-- Start DATA FOR THIS EXERCISE --

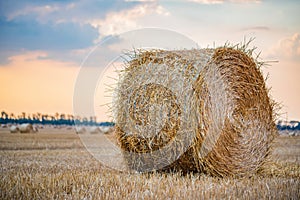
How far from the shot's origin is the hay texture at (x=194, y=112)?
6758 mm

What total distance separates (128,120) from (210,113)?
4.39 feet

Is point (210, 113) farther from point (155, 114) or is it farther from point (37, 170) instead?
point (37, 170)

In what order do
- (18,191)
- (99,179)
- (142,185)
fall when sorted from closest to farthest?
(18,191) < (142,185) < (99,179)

-- End DATA FOR THIS EXERCISE --
-- Start DATA FOR THIS EXERCISE --

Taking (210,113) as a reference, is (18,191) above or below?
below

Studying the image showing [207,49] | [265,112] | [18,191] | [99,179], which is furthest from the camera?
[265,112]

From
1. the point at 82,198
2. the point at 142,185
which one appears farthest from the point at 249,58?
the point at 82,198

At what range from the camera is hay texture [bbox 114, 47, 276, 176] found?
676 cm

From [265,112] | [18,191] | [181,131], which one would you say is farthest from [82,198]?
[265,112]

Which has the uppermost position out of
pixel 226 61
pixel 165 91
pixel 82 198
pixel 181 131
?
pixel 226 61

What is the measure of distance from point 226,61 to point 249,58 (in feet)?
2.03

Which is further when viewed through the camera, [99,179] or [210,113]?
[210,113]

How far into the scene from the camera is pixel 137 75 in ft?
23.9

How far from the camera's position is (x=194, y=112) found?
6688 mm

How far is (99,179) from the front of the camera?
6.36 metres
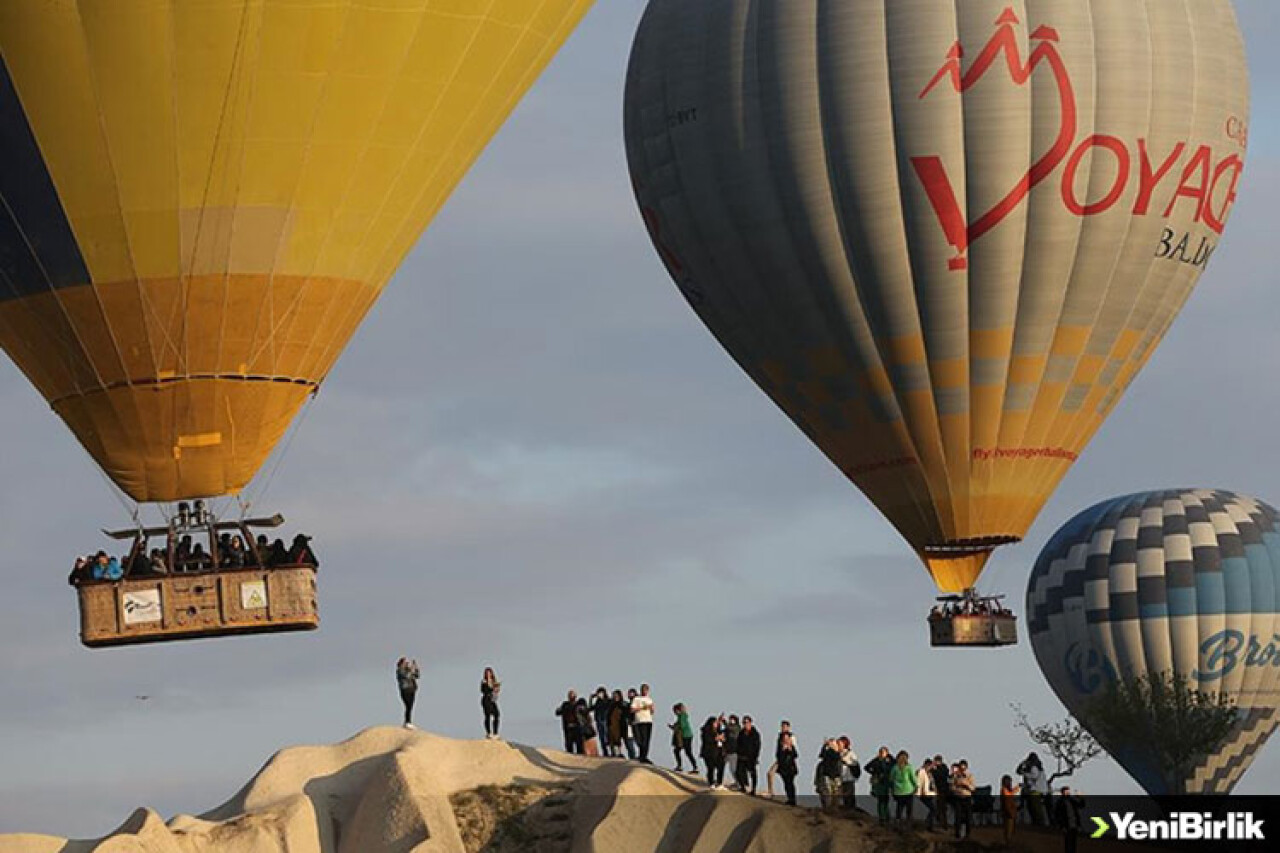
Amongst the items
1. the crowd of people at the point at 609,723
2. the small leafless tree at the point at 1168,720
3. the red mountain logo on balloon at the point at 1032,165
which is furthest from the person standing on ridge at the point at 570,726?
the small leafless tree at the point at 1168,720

-- End DATA FOR THIS EXERCISE --

AIM OF THE TASK
Pick out and copy every line of the items above that contains the string "camera". Case counts.

SOLUTION FOR THIS EXERCISE
Studying the image showing [207,49] | [265,112] | [18,191] | [99,179], which is furthest from the camera?
At what range from the camera is hay texture [bbox 114, 47, 276, 176] found?
Which is further when viewed through the camera, [99,179] or [210,113]?
How far into the scene from the camera is pixel 137 75 in ft?
How far from the camera's position is (x=194, y=112) found?
How far is (99,179) from the front of the camera?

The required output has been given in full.